Prüfköpfe tragen in den Untersuchungen die jeweiligen Masken zur Beobachtung, wie sich das Aerosol im Raum ausbreitet bzw. wie es von einem weiteren Prüfkopf eingeatmet wird. Quelle: Leibniz Universität

Die Wirkung wird untersucht

Diese Zielsetzung flankiert das Institut mit anwendungsorientierten Prüfverfahren. „Hierbei tragen Prüfköpfe die jeweiligen Masken und wir schauen uns an, wie sich das Aerosol im Raum ausbreitet und wie es von einem weiteren Prüfkopf eingeatmet wird. Hierdurch könnten wir dann sowohl die Filterwirkung des Materials als auch den Einfluss der Passform quantifizieren.“ Diese Untersuchungen laufen auch in Abhängigkeit von entsprechenden Wasch- und Reinigungszyklen, da es hierzu bisher keine Informationen gab und somit auch nicht darüber, wie hierdurch die Filterleistung beeinflusst wird.

Die von Tutelo gefertigte Passform, soll den Eigen- und Fremdschutz durch deutlich verringerte Maskenleckage erhöhen. „Die bei Einwegmasken nach oben und seitlich entweichenden Aerosole werden durch die Passform dieser Maske zurückgehalten und somit die Ansteckungsgefahr in einem erhöhtem Maße verringert“, schildert Jansen die Wirkungsweise. Ein Produkt mit vergleichbarer unternehmerischer, lokaler, nachhaltiger Produktion und technologischem Ansatz ist weder dem Unternehmen noch dem Institut bekannt. Die Entwicklung der Schutzmaske erhält Förderungen durch die Region Hannover und die N-Bank.

Auch die Brille beschlägt nicht mehr

Das Unternehmen setzt besonders auf die Nachhaltigkeit der Masken durch ihre Wiederverwendbarkeit. Daher produziert es die Masken mit Öko-Tex zertifizierten, hochwertigen Materialien, die bei 60/90 Grad Celsius waschbar und sterilisierbar sind. Müller geht nach den bisherigen Testreihen ebenfalls davon aus, dass die „Community Maske die Reinigung aufgrund der Werkstoffe ohne großen Funktionsverlust übersteht“. Und das auch nach vielen Zyklen.

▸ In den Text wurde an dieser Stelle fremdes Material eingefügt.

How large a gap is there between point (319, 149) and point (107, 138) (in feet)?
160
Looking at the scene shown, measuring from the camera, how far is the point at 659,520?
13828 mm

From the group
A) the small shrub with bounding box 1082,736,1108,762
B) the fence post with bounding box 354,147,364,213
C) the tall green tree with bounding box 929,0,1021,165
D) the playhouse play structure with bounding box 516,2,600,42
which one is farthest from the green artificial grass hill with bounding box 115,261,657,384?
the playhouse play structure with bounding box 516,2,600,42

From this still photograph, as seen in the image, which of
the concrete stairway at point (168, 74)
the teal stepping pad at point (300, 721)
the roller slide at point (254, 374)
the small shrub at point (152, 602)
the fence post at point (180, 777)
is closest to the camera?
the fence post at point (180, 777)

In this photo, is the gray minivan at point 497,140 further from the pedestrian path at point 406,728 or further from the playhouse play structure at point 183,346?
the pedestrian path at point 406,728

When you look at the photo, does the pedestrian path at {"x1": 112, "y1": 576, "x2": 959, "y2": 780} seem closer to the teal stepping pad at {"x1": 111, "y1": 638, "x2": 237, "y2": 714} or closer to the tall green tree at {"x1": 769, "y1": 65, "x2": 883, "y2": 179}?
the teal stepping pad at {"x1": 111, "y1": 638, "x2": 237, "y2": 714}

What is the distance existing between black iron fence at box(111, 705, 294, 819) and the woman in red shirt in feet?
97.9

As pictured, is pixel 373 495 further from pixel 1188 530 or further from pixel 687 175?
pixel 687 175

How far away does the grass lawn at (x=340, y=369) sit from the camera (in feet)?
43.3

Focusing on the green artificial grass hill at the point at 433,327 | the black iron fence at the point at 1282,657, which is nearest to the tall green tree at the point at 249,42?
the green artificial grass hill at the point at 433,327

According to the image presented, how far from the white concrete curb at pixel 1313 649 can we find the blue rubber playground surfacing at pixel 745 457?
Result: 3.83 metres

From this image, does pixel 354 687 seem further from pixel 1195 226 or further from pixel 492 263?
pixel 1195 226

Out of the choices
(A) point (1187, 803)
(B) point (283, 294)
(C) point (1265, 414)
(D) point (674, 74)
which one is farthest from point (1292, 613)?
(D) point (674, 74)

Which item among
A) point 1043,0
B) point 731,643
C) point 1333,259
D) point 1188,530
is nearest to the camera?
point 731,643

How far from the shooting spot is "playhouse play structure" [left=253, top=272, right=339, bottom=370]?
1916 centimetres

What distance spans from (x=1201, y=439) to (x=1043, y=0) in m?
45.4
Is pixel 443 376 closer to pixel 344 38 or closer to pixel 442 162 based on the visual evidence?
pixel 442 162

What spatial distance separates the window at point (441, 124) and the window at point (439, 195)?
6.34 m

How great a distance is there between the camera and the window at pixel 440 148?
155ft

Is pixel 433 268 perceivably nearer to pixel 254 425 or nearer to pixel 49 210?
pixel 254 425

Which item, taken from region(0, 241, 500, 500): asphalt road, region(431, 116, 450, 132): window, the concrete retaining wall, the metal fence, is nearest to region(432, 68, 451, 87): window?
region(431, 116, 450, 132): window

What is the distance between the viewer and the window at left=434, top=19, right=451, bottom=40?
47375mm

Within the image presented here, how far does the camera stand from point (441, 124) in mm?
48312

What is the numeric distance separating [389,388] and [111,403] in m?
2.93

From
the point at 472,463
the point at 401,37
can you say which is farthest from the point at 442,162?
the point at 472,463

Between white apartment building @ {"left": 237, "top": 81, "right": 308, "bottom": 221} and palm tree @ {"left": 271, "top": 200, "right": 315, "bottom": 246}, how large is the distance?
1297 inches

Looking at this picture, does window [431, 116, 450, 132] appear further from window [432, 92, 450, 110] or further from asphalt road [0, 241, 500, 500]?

Krankenhäuser, Verbände und Schulen tragen bereits die Schutzmasken aus dem Wunstorfer Unternehmen. Quelle: Winfried Gburek

Zusätzlich verhindere die neue Schutzmaske ein Brillenbeschlagen, zeige eine kühlende Wirkung und löse keinerlei Reizung der Haut bei längerem Tragen aus, freut sich das Unternehmen. Dies bestätigten Träger dieser Schutzmasken, nachdem diese in die Auslieferung gegangen ist, so Jansen. Inzwischen kommt sie in vielen Teilen Deutschlands zum Einsatz. Beispielsweise in Kliniken wie der Medizinischen Hochschule Hannover (MHH), der Leibniz Universität, den Main-Spessart-Kliniken (Lohr am Main, Bayern) oder auch bei den Johannitern und dem Niedersächsischen Turnerbund (NTB). Der endgültige Marktpreis steht noch nicht fest.

Die schematische Darstellung zeigt die zusätzliche Abschirmung der Maskenleckage. Der nach oben, unten und seitlich entweichende Anteil der Aerosole, wird mit dieser Maske zurückgehalten und vermindert. Somit auch die Ansteckungsgefahr. Quelle: Leibniz Universität

Derzeit arbeiten der Hersteller und das Institut gemeinsam an einer Qualitätsstufe, um die klinische Akzeptanz zu erreichen und entsprechende Zertifizierungen dafür zu bekommen. Mit allen erreichten Maßgaben „hebt sich unsere Schutzmaske deutlich positiv von den bis jetzt am Markt vorhandenen Mund- und Nasenschutzmasken ab“, ist sich Jansen sicher. Als zusätzliches, langfristiges Ziel nannten Müller und Jansen, an neuen Richtlinien oder Normen mitzuwirken, da „die gesamte Zertifizierung der Schutzmasken nur sehr limitiert den Anwendungsfall einer Pandemie betrachtet. Neuartige Produkte und deren Vorteile können durch die in der bisherigen Norm genannten Verfahren vielleicht gar nicht aufgelöst werden“, sagt Müller.